Combining with `ReviewPolicy`¶

.webDashboard() sets the ReviewHandler on the ensemble. All existing ReviewPolicy and per-task Review configuration still applies:

Ensemble.builder()
    .reviewPolicy(ReviewPolicy.AFTER_EVERY_TASK)
    .webDashboard(WebDashboard.onPort(7329))   // handles all review gates in the browser
    ...

Full documentation: Live Dashboard Guide | Live Dashboard Example

Role-Based Gated Reviews¶

Some reviews require authorization from a human with a specific role. Use Review.builder().requiredRole(role) to restrict who can approve:

Task openSafe = Task.builder()
    .description("Open the hotel safe for cash reconciliation")
    .review(Review.builder()
        .prompt("Manager authorization required to open the safe")
        .requiredRole("manager")
        .timeout(Duration.ZERO)         // wait indefinitely for a qualified human
        .build())
    .build();

When requiredRole is set: - The dashboard shows the review as read-only to users who lack the required role - Action buttons (Approve, Edit, Exit Early) are disabled for unqualified users - The task blocks until a human with the matching role connects and responds

Infinite Timeout¶

timeout(Duration.ZERO) means the review gate waits indefinitely -- there is no countdown and no auto-action.

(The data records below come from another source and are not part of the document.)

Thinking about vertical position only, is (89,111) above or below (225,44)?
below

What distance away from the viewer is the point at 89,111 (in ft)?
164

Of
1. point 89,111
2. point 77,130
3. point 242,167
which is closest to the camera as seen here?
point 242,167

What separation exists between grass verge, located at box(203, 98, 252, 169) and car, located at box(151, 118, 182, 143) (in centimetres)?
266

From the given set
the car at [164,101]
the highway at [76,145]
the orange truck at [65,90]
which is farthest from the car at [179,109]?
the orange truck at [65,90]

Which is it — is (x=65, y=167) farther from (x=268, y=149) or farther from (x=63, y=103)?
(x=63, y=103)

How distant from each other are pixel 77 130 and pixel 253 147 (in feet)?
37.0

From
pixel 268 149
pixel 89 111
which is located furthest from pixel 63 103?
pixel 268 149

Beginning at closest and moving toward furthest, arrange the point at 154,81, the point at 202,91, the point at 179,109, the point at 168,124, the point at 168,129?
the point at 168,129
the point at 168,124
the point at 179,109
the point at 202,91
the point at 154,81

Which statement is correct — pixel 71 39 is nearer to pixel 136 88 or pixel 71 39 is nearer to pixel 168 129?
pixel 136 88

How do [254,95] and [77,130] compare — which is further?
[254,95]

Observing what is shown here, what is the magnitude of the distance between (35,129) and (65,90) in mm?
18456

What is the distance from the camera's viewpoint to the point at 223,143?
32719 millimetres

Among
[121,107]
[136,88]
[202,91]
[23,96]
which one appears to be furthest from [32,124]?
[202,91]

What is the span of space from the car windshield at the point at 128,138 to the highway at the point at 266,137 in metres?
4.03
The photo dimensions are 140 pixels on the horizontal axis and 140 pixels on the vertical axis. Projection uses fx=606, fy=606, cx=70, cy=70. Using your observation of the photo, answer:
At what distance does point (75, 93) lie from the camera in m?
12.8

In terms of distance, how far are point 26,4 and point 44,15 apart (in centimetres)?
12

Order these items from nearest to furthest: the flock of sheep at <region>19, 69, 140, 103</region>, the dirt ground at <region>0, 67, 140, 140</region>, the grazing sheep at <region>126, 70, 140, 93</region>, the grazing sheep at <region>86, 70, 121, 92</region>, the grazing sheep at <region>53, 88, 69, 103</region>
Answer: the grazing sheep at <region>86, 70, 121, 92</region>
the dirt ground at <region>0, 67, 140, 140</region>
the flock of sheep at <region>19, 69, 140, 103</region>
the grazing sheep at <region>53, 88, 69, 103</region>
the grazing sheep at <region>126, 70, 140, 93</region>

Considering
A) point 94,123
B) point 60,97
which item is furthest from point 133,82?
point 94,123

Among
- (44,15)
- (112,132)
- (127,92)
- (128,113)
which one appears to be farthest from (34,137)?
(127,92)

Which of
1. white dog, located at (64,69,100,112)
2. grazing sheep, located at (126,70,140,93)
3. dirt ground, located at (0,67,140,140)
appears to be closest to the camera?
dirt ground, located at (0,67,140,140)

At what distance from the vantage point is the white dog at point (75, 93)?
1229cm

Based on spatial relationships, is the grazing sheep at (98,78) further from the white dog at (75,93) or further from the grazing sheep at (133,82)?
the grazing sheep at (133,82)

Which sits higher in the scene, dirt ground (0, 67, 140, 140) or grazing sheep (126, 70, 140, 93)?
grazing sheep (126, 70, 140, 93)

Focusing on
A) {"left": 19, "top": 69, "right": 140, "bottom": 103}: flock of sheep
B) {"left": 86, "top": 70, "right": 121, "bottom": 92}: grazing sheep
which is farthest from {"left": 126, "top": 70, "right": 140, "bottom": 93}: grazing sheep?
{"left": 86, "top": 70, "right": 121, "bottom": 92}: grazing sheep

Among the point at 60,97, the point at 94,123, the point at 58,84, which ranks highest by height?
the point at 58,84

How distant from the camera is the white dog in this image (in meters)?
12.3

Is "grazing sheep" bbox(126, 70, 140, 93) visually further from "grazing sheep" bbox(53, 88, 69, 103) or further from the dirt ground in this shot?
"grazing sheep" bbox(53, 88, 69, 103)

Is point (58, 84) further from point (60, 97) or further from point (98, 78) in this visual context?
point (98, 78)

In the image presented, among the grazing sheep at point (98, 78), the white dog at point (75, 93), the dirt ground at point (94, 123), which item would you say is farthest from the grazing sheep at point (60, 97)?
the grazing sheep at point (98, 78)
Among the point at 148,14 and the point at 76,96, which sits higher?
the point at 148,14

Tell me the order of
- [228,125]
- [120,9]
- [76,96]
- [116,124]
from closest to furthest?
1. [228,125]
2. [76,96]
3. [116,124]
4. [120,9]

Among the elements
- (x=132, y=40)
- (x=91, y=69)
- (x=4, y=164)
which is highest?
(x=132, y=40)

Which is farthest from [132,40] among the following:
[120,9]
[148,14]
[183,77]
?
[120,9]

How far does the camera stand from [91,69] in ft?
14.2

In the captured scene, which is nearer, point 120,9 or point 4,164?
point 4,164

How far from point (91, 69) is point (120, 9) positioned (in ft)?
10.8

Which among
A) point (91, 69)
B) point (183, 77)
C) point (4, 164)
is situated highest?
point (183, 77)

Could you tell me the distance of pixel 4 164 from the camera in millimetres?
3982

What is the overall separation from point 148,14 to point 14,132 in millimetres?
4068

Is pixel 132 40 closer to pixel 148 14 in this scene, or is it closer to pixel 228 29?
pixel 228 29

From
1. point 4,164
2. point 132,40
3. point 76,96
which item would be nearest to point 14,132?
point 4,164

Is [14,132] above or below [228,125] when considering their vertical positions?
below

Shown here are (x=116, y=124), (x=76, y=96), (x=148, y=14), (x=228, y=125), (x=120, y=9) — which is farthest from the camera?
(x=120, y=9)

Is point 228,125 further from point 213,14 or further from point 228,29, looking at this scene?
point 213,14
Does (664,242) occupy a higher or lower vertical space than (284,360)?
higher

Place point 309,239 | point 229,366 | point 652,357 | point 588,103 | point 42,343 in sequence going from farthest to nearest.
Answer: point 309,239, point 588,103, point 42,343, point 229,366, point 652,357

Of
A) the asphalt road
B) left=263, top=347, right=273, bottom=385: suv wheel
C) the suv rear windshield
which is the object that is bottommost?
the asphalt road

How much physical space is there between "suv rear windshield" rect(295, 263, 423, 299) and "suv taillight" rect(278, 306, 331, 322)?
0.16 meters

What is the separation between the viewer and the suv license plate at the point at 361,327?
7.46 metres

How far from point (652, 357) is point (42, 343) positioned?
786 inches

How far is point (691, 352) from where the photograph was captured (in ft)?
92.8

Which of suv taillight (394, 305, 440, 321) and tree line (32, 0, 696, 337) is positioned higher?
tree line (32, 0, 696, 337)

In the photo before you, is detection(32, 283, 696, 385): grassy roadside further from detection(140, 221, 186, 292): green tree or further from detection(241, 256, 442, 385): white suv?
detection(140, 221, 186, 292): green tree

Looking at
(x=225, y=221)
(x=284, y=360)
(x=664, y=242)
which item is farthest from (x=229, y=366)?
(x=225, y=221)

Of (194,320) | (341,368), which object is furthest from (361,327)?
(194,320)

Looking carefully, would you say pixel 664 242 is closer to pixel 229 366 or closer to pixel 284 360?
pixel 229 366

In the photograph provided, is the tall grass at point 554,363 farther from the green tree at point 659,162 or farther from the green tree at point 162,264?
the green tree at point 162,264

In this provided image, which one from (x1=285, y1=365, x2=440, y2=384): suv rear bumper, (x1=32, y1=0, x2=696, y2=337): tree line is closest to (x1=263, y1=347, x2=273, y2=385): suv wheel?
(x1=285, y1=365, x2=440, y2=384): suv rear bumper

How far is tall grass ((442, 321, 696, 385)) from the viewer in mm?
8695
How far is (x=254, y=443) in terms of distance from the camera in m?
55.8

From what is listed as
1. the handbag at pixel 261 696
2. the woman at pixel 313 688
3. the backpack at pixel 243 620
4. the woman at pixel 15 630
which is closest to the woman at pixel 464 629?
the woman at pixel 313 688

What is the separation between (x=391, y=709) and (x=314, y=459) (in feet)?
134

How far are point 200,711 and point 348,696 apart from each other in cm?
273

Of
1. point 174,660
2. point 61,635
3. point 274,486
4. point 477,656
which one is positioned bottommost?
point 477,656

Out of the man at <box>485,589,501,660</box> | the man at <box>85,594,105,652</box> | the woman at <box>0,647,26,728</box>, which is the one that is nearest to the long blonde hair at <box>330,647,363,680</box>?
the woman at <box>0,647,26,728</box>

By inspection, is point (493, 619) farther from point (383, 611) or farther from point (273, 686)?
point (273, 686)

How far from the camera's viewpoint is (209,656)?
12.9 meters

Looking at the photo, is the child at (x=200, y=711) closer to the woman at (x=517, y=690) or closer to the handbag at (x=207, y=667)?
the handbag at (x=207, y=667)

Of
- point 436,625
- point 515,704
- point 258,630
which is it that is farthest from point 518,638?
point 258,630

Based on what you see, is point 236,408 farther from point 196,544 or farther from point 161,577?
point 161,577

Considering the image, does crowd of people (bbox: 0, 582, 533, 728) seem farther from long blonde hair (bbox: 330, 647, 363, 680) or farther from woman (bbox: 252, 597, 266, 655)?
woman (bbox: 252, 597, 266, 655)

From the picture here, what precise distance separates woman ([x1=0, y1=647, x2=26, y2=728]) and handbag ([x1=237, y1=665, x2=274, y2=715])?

This is useful for gated reviews where proceeding without authorization is not acceptable.

Out-of-Band Notifications¶

Use ReviewNotifier to alert humans via external channels when a review is pending:

ReviewNotifier notifier = ReviewNotifier.slack("https://hooks.slack.com/services/...");

The SlackReviewNotifier sends a formatted message to the configured Slack incoming webhook, including the task description, required role, and timeout information.

Handling Partial Results¶

When a reviewer chooses ExitEarly, the pipeline stops and EnsembleOutput contains only the tasks that completed:

EnsembleOutput output = ensemble.run();

System.out.println("Exit reason: " + output.getExitReason());
// ExitReason.COMPLETED or ExitReason.USER_EXIT_EARLY

System.out.println("Tasks completed: " + output.getTaskOutputs().size());
System.out.println("Final output: " + output.getRaw());

output.getRaw() is the output of the last completed task, even in an early exit.

Custom ReviewHandler¶

Implement the ReviewHandler functional interface to integrate with any external system:

ReviewHandler slackHandler = request -> {
    String message = String.format(
        "Task '%s' needs review. Output: %s",
        request.taskDescription(),
        request.taskOutput());
    String response = slackClient.postAndWait(message, request.timeout());
    return switch (response.toLowerCase()) {
        case "approve" -> ReviewDecision.continueExecution();
        case "edit" -> ReviewDecision.edit(slackClient.getEditedText());
        default -> ReviewDecision.exitEarly();
    };
};

Ensemble.builder()
    .reviewHandler(slackHandler)
    ...

Tool-Level Approval Gates¶

In addition to task-level gates, individual tools can request human approval before executing a dangerous or irreversible action -- for example, before running a shell command, overwriting a file, or sending a destructive HTTP request. This gate fires inside the ReAct tool-call loop, mid-execution.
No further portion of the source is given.